◆ Description of the task: Decide whether each statement agrees with the text on punching holes in the green. Answer yes or no, quoting the words of the text that decide it. (a) Before any holes are punched, the dew is knocked off the turf. (b) Cores are removed from the green with a core harvester machine. (c) Tines of 5/8th inch were used this time.

The first step in this process is not actually punching holes! The first thing we do is send a person out to use a squeegy knocking the dew off the turf. This help reduce the time it takes for the plugs to dry. Wet plugs tend to act like mud and are messy and hard to work with. This person also removes the flag and cup, then marks all irrigation heads for the tractor operator to easily see. Then we start punching holes. We have the option of using anywhere from 1/4 inch tines up to 5/8th inch. Small tines tend to heal quicker, but do not remove as much thatch. We have used 1/2 inch tines this time out. The forward speed of the tractor dictates the spacing of the holes. Once again it would be quicker for the process and for healing if we went with further spacing, but again, that would not remove as much thatch, So, spacing is set at 1 and a half inches.




Cores are shoveled off the green surface by hand. There are core harvester machines that would save this back breaking process, but every time I have used them they dig into the putting surface leaving mechanical damage that is slow to heal. So, plastic snow shovels it is!
(By the way, a special thank you to my staff for not telling me where to go when you were asked to do this task!!)

◆ Data lines:
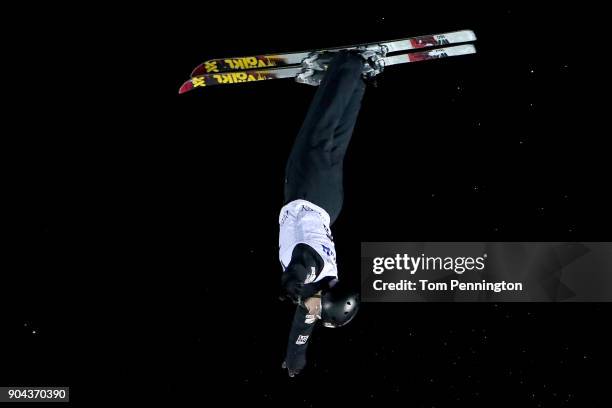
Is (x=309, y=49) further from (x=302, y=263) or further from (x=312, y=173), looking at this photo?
(x=302, y=263)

◆ Finished answer:
(a) Yes: "The first thing we do is send a person out to use a squeegy knocking the dew off the turf."
(b) No: "Cores are shoveled off the green surface by hand."
(c) No: "We have used 1/2 inch tines this time out."